──────── THE DATA ────────
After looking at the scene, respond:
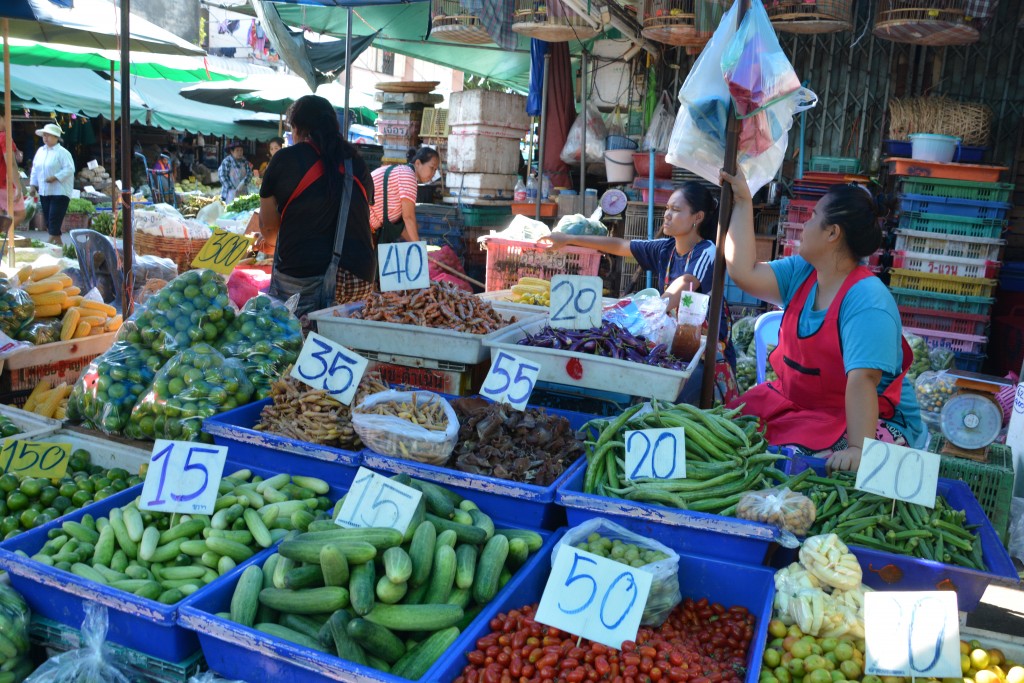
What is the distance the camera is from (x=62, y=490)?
2742 millimetres

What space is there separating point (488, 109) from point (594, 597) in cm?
830

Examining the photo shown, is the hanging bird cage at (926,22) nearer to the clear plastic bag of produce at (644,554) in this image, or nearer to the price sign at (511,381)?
the price sign at (511,381)

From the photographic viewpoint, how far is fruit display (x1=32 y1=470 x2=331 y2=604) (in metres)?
2.15

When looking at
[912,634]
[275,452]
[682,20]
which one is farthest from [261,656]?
[682,20]

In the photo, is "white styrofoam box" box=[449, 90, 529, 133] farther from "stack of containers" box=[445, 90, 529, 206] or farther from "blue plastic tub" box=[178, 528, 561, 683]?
"blue plastic tub" box=[178, 528, 561, 683]

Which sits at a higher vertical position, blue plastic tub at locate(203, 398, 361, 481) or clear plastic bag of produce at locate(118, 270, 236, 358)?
clear plastic bag of produce at locate(118, 270, 236, 358)

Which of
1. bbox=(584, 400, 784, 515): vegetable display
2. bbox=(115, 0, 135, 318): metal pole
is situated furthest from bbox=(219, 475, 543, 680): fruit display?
bbox=(115, 0, 135, 318): metal pole

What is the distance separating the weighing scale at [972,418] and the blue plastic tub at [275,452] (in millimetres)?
4089

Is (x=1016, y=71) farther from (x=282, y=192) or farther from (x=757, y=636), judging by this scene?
(x=757, y=636)

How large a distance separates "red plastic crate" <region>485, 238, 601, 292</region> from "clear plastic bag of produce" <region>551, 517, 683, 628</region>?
365cm

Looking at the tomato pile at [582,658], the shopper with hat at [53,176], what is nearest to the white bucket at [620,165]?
the tomato pile at [582,658]

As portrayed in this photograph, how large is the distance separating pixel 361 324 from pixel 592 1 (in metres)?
4.21

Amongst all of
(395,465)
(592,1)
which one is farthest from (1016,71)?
(395,465)

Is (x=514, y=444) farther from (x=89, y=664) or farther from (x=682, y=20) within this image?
(x=682, y=20)
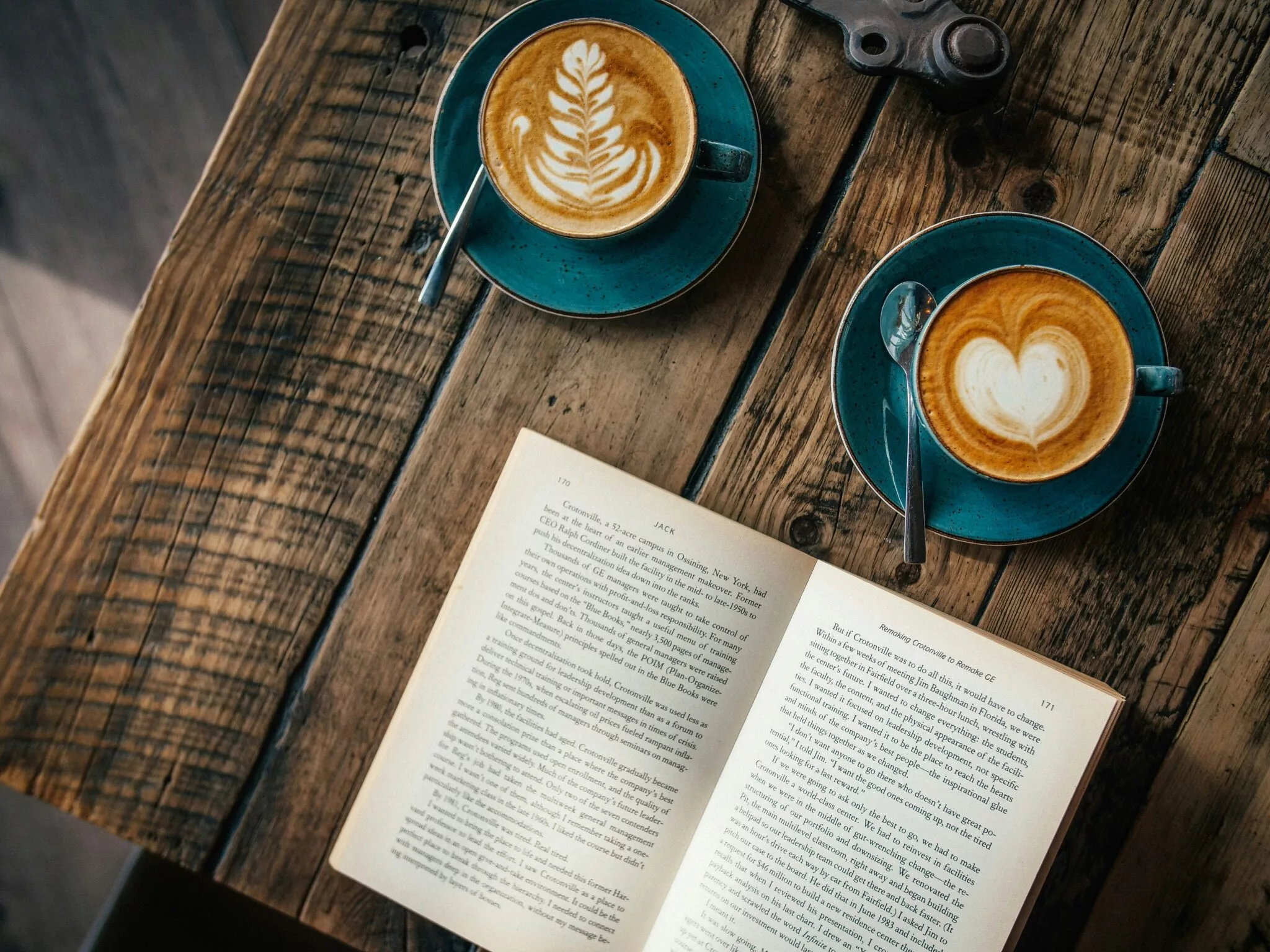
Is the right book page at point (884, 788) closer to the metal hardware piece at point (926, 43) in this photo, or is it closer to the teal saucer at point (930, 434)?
the teal saucer at point (930, 434)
────────
## TASK TO COMPLETE:
Copy out every one of the rows above word for word, with their answers, and leave out the pictures.

## EXERCISE ANSWER:
After looking at the scene, respond:
What is the distance the camera is from (x=62, y=490)?
2742 millimetres

What space is there separating point (488, 109) from point (594, 597) in cm?
830

Examining the photo shown, is the hanging bird cage at (926,22) nearer to the clear plastic bag of produce at (644,554) in this image, or nearer to the price sign at (511,381)?
the price sign at (511,381)

From the photographic viewpoint, how far is fruit display (x1=32 y1=470 x2=331 y2=604) (in metres)?
2.15

When looking at
[912,634]
[275,452]
[682,20]
which one is farthest from [261,656]?
[682,20]

In the photo, is "white styrofoam box" box=[449, 90, 529, 133] farther from "stack of containers" box=[445, 90, 529, 206] or farther from "blue plastic tub" box=[178, 528, 561, 683]?
"blue plastic tub" box=[178, 528, 561, 683]

Which sits at a higher vertical position, blue plastic tub at locate(203, 398, 361, 481) or clear plastic bag of produce at locate(118, 270, 236, 358)?
clear plastic bag of produce at locate(118, 270, 236, 358)

Which of
1. bbox=(584, 400, 784, 515): vegetable display
2. bbox=(115, 0, 135, 318): metal pole
is situated furthest from bbox=(219, 475, 543, 680): fruit display?
bbox=(115, 0, 135, 318): metal pole

What is the distance separating the weighing scale at [972,418] and the blue plastic tub at [275,452] (in millimetres)?
4089

Is (x=1016, y=71) farther from (x=282, y=192) or farther from (x=757, y=636), judging by this scene?
(x=757, y=636)

How large a distance separates "red plastic crate" <region>485, 238, 601, 292</region> from "clear plastic bag of produce" <region>551, 517, 683, 628</region>?
365cm

Looking at the tomato pile at [582,658], the shopper with hat at [53,176], what is nearest to the white bucket at [620,165]?
the tomato pile at [582,658]

As portrayed in this photograph, how large is the distance separating pixel 361 324 from pixel 592 1 (in metres)?
4.21

Amongst all of
(395,465)
(592,1)
which one is farthest from (1016,71)?
(395,465)

Is (x=514, y=444) farther from (x=89, y=664) or farther from (x=682, y=20) within this image?
(x=682, y=20)
Is the right book page at point (884, 788) closer to the metal hardware piece at point (926, 43) in this photo, or is it closer to the teal saucer at point (930, 434)?
the teal saucer at point (930, 434)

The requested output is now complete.